--- Start of SUPPLIED RECORDS ---

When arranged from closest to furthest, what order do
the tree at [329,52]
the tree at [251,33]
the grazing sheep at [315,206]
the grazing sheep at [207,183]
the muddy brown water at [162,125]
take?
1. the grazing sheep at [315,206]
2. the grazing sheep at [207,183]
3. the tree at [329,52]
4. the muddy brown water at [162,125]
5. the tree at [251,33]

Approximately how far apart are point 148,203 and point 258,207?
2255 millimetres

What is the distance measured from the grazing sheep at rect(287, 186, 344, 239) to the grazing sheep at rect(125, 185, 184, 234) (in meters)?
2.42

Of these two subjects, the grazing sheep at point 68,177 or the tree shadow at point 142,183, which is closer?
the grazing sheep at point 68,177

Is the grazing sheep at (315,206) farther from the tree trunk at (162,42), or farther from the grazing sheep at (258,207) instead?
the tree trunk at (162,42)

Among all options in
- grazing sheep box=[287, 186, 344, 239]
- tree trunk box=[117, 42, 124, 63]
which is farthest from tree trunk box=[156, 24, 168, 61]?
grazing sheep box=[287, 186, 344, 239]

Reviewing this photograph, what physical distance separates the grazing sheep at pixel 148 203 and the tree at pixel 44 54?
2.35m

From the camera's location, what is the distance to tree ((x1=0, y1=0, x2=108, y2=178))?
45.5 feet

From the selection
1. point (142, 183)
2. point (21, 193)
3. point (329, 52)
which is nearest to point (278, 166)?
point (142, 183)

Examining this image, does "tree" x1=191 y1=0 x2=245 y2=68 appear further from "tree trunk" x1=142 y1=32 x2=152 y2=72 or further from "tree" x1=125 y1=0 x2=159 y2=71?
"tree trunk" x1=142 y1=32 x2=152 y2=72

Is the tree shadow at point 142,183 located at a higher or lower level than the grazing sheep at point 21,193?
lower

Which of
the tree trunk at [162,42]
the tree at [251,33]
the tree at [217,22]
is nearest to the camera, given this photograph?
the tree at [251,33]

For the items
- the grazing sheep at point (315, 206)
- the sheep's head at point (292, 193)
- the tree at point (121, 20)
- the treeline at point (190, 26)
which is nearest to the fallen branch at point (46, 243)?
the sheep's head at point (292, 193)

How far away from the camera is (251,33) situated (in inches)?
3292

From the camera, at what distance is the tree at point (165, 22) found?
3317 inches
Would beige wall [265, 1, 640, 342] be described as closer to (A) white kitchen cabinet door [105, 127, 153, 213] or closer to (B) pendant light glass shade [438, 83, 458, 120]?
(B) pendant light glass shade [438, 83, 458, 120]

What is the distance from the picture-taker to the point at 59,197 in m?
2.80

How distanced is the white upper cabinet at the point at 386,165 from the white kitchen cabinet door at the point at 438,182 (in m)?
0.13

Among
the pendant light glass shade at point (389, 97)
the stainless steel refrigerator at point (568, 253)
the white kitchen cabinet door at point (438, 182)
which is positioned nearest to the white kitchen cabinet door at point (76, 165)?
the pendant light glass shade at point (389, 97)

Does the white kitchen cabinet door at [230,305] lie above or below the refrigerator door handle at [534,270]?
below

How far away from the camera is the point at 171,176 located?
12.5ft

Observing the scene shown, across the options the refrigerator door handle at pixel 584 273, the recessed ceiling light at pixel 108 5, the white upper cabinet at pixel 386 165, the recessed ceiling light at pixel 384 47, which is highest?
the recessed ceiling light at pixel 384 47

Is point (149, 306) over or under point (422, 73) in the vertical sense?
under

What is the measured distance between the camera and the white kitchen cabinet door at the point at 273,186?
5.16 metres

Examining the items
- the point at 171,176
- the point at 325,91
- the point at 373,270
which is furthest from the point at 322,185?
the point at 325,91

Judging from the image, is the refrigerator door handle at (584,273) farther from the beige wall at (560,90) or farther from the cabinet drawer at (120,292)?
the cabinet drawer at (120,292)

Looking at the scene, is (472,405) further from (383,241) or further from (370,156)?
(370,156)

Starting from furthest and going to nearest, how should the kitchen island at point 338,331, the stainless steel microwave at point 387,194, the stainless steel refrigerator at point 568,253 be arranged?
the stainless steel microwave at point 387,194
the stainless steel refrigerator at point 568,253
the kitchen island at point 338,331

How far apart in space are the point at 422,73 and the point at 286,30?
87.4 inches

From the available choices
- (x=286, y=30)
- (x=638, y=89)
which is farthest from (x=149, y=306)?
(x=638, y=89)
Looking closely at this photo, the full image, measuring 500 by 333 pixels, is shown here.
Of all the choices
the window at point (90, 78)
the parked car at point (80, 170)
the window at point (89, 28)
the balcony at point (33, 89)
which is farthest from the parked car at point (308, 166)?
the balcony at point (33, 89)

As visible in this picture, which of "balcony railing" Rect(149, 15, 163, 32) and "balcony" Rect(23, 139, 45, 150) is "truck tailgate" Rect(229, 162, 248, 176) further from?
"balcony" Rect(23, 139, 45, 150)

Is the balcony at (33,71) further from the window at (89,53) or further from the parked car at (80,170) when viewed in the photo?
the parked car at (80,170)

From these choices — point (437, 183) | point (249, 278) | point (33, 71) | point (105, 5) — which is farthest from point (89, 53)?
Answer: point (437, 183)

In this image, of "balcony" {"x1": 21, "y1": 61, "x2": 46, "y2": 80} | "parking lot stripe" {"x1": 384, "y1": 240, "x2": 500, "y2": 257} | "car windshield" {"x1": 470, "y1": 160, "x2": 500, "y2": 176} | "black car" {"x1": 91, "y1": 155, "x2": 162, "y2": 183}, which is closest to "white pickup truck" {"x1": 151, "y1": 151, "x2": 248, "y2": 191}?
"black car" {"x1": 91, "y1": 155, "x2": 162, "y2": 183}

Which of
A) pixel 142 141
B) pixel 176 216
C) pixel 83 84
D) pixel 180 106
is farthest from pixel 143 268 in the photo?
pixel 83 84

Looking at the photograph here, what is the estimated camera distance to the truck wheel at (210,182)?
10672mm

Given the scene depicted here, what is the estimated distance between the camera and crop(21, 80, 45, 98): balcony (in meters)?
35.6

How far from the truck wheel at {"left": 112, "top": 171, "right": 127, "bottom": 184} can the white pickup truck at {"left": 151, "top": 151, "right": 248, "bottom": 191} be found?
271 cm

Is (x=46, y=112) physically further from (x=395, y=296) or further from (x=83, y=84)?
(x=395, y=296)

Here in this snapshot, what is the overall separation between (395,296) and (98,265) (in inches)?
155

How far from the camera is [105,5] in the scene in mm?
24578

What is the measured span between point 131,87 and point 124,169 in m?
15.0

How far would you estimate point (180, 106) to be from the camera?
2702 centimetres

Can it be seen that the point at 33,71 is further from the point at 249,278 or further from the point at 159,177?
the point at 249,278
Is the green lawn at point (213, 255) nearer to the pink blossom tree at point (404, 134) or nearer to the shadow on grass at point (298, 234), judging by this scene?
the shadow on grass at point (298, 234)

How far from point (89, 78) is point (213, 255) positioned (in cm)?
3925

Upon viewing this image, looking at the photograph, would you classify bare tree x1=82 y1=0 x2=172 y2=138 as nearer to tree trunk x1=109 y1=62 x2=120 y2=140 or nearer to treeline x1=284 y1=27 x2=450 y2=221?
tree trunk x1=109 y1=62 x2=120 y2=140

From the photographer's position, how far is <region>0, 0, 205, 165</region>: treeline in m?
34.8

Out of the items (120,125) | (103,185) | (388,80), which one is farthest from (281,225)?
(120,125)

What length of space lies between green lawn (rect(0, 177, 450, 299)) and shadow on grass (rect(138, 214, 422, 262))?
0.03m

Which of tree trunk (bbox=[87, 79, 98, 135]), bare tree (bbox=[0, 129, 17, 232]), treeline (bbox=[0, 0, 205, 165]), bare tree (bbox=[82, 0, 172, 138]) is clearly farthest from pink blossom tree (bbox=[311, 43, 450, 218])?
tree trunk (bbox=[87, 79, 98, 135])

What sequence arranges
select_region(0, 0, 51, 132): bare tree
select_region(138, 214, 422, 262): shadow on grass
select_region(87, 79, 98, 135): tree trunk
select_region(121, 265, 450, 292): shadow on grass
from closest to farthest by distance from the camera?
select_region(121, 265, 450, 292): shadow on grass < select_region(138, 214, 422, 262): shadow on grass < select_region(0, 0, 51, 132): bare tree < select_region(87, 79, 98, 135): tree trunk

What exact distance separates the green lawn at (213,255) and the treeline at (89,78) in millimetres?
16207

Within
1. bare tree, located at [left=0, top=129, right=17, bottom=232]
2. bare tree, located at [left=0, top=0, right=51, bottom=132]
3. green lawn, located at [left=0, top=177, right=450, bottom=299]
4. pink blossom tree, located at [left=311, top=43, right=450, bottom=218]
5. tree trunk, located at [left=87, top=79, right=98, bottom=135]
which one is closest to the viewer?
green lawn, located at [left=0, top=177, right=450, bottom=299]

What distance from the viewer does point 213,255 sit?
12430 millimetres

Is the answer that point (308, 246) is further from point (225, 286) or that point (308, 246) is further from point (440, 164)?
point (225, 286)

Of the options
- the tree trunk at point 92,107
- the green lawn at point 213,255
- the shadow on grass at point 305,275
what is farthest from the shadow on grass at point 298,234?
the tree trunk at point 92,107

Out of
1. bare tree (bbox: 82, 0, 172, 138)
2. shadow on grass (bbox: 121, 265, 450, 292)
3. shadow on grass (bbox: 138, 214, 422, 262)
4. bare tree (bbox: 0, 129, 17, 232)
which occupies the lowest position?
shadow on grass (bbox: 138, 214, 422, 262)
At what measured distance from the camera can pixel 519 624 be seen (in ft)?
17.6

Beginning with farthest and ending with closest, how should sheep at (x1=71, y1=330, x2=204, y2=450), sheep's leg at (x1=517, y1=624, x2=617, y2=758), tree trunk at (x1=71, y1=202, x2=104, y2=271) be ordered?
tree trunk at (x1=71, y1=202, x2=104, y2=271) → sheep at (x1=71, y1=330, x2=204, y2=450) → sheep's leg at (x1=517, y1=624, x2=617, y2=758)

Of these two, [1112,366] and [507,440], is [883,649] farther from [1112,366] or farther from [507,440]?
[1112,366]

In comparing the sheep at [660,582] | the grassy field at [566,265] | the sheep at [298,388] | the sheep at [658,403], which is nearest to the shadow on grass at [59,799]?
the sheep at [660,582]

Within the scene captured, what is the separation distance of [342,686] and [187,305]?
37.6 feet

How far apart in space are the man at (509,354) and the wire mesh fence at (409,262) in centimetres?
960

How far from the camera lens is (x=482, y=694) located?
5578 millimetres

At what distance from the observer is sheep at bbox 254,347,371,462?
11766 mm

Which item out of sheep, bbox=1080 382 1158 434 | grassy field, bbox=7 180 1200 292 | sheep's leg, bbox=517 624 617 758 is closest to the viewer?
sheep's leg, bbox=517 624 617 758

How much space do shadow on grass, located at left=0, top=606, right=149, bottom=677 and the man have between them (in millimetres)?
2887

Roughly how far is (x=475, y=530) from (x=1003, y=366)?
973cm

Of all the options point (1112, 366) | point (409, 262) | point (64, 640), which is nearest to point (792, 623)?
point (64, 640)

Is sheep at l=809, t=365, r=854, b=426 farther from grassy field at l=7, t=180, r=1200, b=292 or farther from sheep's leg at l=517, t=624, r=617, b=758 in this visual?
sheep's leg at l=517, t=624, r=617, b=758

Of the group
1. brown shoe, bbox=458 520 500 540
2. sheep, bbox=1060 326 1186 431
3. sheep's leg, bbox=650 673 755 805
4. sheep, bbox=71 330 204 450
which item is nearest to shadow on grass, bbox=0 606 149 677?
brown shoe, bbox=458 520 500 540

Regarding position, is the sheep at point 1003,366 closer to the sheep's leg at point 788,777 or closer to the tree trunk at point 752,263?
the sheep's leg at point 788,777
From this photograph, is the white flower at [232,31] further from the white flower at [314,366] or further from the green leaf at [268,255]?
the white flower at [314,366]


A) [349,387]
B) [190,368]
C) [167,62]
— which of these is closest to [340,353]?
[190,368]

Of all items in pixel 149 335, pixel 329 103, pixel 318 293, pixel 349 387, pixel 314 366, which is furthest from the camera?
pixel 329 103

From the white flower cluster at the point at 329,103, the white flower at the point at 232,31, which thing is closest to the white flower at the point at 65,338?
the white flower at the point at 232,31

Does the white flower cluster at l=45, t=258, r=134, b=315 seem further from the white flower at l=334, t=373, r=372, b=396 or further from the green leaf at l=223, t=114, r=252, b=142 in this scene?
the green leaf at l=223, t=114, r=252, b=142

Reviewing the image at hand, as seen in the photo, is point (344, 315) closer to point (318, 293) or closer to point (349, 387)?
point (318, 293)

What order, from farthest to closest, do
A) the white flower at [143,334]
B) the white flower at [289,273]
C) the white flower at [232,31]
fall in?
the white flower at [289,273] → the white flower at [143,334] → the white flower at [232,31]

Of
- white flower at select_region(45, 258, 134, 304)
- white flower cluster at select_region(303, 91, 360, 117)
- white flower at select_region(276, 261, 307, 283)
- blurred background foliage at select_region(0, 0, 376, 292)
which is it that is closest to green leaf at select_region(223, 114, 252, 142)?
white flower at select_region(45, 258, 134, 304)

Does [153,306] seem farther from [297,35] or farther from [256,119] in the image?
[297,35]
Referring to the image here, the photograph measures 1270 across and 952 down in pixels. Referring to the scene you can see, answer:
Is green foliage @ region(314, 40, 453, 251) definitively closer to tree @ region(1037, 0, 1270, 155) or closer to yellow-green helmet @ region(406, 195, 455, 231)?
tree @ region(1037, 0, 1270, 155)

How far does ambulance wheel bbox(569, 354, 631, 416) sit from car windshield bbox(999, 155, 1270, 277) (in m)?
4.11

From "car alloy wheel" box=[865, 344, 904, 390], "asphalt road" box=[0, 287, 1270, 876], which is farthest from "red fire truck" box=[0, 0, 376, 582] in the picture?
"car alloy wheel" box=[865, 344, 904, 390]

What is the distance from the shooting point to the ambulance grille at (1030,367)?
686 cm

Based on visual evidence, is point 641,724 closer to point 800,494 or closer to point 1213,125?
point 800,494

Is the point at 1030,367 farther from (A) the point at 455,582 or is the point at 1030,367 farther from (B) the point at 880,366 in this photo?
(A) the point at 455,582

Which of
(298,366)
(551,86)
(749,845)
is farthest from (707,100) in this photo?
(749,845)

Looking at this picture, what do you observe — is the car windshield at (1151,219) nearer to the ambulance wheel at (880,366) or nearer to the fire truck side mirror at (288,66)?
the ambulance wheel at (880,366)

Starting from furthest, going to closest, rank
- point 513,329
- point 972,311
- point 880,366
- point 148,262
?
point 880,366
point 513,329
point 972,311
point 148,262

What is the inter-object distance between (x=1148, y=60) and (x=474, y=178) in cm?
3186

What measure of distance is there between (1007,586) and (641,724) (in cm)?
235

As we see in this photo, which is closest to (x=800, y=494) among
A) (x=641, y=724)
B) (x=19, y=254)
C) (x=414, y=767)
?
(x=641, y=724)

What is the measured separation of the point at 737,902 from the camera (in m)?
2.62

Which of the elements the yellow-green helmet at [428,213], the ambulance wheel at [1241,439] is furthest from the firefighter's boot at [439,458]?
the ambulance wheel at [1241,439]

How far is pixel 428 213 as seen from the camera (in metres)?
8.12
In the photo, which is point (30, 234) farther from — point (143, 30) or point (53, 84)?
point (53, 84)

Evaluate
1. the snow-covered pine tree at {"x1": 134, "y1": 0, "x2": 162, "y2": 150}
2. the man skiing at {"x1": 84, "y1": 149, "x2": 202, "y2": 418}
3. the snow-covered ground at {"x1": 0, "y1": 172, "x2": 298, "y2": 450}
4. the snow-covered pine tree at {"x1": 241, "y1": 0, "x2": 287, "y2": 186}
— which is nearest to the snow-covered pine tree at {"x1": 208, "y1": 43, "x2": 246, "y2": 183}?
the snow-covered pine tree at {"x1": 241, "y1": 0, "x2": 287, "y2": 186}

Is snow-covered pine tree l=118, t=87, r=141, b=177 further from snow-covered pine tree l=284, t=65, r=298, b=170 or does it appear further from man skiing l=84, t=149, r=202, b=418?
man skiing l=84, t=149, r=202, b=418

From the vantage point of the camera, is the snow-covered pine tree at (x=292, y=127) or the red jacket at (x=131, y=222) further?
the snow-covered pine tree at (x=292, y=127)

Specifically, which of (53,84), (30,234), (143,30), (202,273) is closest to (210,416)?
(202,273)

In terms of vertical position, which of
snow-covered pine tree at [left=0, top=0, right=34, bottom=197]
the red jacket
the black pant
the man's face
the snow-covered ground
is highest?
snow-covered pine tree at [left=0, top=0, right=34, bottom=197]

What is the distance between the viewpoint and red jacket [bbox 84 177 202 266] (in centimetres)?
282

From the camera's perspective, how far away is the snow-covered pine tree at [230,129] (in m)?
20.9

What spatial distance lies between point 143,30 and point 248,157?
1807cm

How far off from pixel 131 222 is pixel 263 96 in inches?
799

--- End of SUPPLIED RECORDS ---

- _WHAT IS ASKED_
Starting at the top of the rows and stopping after the line that has "3. the tree at [329,52]", write those lines out again with "muddy brown water" swapped for "murky brown water" and nothing else changed.

- _WRITTEN ANSWER_
When arranged from closest to furthest, what order do
the tree at [329,52]
the tree at [251,33]
the grazing sheep at [315,206]
the grazing sheep at [207,183]
the murky brown water at [162,125]
take?
1. the grazing sheep at [315,206]
2. the grazing sheep at [207,183]
3. the tree at [329,52]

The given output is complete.